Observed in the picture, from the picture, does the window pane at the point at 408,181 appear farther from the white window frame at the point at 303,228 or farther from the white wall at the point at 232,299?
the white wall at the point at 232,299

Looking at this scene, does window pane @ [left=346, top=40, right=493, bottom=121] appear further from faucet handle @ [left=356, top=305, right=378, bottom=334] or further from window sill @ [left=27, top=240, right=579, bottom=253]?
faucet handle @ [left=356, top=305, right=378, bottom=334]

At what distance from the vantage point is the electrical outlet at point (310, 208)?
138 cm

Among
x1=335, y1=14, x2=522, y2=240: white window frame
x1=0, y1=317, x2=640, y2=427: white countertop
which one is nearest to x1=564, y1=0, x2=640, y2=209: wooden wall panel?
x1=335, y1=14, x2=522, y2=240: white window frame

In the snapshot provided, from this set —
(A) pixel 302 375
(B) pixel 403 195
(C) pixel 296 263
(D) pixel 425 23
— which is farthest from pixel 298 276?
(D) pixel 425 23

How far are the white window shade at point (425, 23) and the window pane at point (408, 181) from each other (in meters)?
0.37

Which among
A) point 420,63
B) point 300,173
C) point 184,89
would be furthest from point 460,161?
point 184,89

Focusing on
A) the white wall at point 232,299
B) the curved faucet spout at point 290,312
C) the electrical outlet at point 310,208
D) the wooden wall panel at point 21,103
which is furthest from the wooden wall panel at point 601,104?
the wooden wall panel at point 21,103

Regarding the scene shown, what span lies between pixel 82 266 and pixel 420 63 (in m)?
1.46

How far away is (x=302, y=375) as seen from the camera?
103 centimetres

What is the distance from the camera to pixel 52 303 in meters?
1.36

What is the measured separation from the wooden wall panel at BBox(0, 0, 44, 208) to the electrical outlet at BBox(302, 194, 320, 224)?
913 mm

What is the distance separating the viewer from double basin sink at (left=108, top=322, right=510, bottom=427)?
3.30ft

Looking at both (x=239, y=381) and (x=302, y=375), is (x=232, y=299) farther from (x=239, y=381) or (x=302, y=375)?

***

- Set task -
Can you arrange the items above as a numbered list, starting at the line that contains "What is the distance separating" and ending at the last line of the items, with blank lines left out?

- Solution for this problem -
1. What is the distance separating the viewer from double basin sink at (left=108, top=322, right=510, bottom=427)?
2. 3.30ft
3. Looking at both (x=239, y=381) and (x=302, y=375), is (x=232, y=299) farther from (x=239, y=381) or (x=302, y=375)?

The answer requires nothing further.